• _AIM OF THE TASK_: Output the entries below exactly as written, omitting pictures.

• _DATASET RECORDS_:
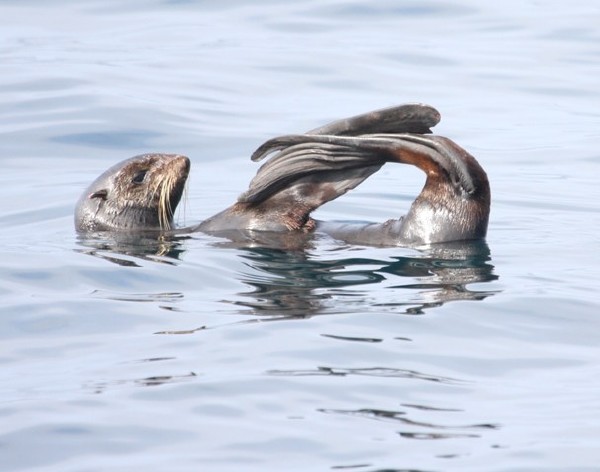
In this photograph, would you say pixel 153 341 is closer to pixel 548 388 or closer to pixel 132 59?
pixel 548 388

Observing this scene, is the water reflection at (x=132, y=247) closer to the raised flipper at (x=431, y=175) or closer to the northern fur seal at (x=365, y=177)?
the northern fur seal at (x=365, y=177)

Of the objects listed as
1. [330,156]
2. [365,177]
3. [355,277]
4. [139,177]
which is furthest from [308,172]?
[139,177]

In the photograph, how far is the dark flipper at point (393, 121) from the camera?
8070 mm

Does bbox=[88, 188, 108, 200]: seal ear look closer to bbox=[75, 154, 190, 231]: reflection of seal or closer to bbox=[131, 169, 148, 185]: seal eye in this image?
bbox=[75, 154, 190, 231]: reflection of seal

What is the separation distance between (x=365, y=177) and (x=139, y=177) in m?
1.72

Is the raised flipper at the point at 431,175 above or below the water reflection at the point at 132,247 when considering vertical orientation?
above

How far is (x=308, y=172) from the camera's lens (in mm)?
8453

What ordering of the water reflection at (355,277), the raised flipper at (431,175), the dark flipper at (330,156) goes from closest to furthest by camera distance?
the water reflection at (355,277)
the raised flipper at (431,175)
the dark flipper at (330,156)

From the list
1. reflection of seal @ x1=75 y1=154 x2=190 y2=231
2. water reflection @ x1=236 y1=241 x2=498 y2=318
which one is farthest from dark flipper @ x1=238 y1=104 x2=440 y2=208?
reflection of seal @ x1=75 y1=154 x2=190 y2=231

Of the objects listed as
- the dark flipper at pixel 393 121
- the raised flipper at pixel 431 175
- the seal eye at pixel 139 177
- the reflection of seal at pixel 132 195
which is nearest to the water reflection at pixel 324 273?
the raised flipper at pixel 431 175

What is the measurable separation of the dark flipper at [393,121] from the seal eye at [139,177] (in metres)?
1.63

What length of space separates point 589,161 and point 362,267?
5519 mm

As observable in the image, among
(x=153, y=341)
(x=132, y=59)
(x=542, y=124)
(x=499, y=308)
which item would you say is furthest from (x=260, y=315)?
(x=132, y=59)

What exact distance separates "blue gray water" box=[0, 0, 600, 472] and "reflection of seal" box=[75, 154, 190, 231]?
0.84ft
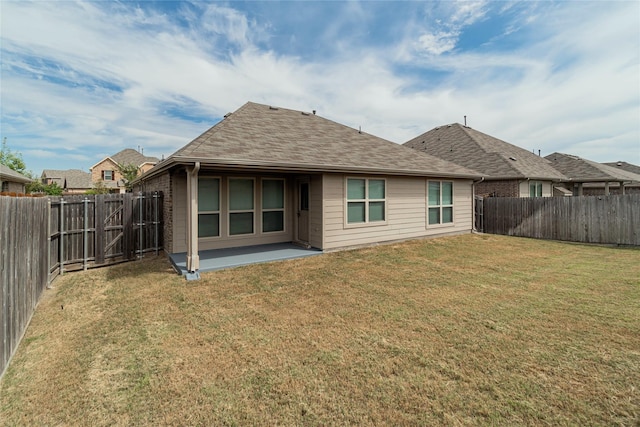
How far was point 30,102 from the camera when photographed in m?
19.4

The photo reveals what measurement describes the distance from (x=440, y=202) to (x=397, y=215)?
8.51 ft

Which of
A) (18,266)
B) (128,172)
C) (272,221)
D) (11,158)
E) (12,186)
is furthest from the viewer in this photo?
(11,158)

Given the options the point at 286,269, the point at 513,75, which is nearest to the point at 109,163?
the point at 286,269

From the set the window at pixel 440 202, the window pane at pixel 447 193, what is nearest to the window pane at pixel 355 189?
the window at pixel 440 202

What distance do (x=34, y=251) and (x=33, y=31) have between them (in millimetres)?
8079

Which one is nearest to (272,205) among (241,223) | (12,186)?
(241,223)

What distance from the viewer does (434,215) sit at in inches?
449

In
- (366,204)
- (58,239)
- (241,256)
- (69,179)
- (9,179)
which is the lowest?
(241,256)

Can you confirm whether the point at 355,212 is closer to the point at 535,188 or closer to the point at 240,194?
A: the point at 240,194

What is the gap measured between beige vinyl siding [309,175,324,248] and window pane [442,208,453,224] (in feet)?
19.7

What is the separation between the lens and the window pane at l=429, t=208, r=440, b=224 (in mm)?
11273

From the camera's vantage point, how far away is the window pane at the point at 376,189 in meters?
9.51

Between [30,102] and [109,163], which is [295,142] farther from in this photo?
[109,163]

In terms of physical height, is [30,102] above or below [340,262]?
above
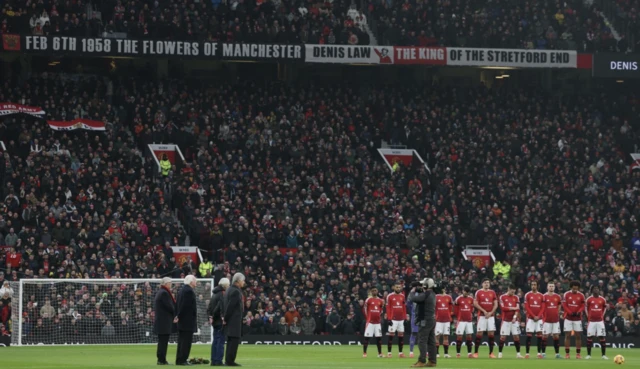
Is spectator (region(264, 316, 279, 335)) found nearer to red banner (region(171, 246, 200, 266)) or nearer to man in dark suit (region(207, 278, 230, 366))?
red banner (region(171, 246, 200, 266))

• _RESULT FOR THIS TASK_:
In this photograph, would you say pixel 153 341 is closer to pixel 548 388 or closer to pixel 132 59?
pixel 548 388

Observing this scene, is the water reflection at (x=132, y=247) closer to the raised flipper at (x=431, y=175) or closer to the northern fur seal at (x=365, y=177)?
the northern fur seal at (x=365, y=177)

Of the objects listed as
1. [330,156]
2. [365,177]
3. [355,277]
4. [139,177]
which is furthest from [308,172]?
[139,177]

In the photograph, how far is the dark flipper at point (393, 121) from the camera?
8070 mm

Does bbox=[88, 188, 108, 200]: seal ear look closer to bbox=[75, 154, 190, 231]: reflection of seal or closer to bbox=[131, 169, 148, 185]: seal eye in this image?
bbox=[75, 154, 190, 231]: reflection of seal

What is the separation distance between (x=365, y=177) and (x=139, y=177) in m?
1.72

Is the raised flipper at the point at 431,175 above or below the water reflection at the point at 132,247 when considering vertical orientation?
above

How far is (x=308, y=172) from the camera's lens (in mm)?
8453

What ordering of the water reflection at (355,277), the raised flipper at (431,175), the dark flipper at (330,156) goes from closest to furthest by camera distance?
the water reflection at (355,277)
the raised flipper at (431,175)
the dark flipper at (330,156)

From the list
1. reflection of seal @ x1=75 y1=154 x2=190 y2=231
2. water reflection @ x1=236 y1=241 x2=498 y2=318
which one is farthest from dark flipper @ x1=238 y1=104 x2=440 y2=208?
reflection of seal @ x1=75 y1=154 x2=190 y2=231

Of the objects listed as
- the dark flipper at pixel 393 121
- the raised flipper at pixel 431 175
- the seal eye at pixel 139 177
- the reflection of seal at pixel 132 195
which is nearest to the water reflection at pixel 324 273?
the raised flipper at pixel 431 175

What is the measurable separation of the dark flipper at [393,121] from the seal eye at [139,177] (in metres)?
1.63

What length of space separates point 589,161 and point 362,267?
5519 mm

As observable in the image, among
(x=153, y=341)
(x=132, y=59)
(x=542, y=124)
(x=499, y=308)
which item would you say is furthest from (x=260, y=315)?
(x=132, y=59)

What exact distance separates "blue gray water" box=[0, 0, 600, 472] and "reflection of seal" box=[75, 154, 190, 231]?
0.84ft
How far was point 30,102 from the camera when photographed in m?
19.4

The photo reveals what measurement describes the distance from (x=440, y=202) to (x=397, y=215)?
8.51 ft

Which of
A) (18,266)
B) (128,172)
C) (272,221)
D) (11,158)
E) (12,186)
is furthest from the viewer in this photo?
(11,158)

Given the options the point at 286,269, the point at 513,75, which is nearest to the point at 109,163?
the point at 286,269

From the set the window at pixel 440 202, the window pane at pixel 447 193, what is nearest to the window pane at pixel 355 189?
the window at pixel 440 202

What distance do (x=34, y=251) and (x=33, y=31) have between them (in millimetres)?
8079

Which one is nearest to (272,205) among (241,223) | (12,186)?
(241,223)

What distance from the viewer does (434,215) sit at in inches?
449

In
- (366,204)
- (58,239)
- (241,256)
- (69,179)
- (9,179)
which is the lowest?
(241,256)

Can you confirm whether the point at 355,212 is closer to the point at 535,188 or closer to the point at 240,194?
A: the point at 240,194

What is the gap measured between beige vinyl siding [309,175,324,248] and window pane [442,208,453,224] (in feet)?
19.7

What is the separation between the lens and the window pane at l=429, t=208, r=440, b=224 (in mm)?
11273

From the camera's vantage point, how far away is the window pane at the point at 376,189 in meters?
9.51

Between [30,102] and [109,163], which is [295,142] farther from in this photo?
[109,163]

In terms of physical height, is [30,102] above or below [340,262]?
above
Is spectator (region(264, 316, 279, 335)) found nearer to red banner (region(171, 246, 200, 266)) or nearer to man in dark suit (region(207, 278, 230, 366))?
red banner (region(171, 246, 200, 266))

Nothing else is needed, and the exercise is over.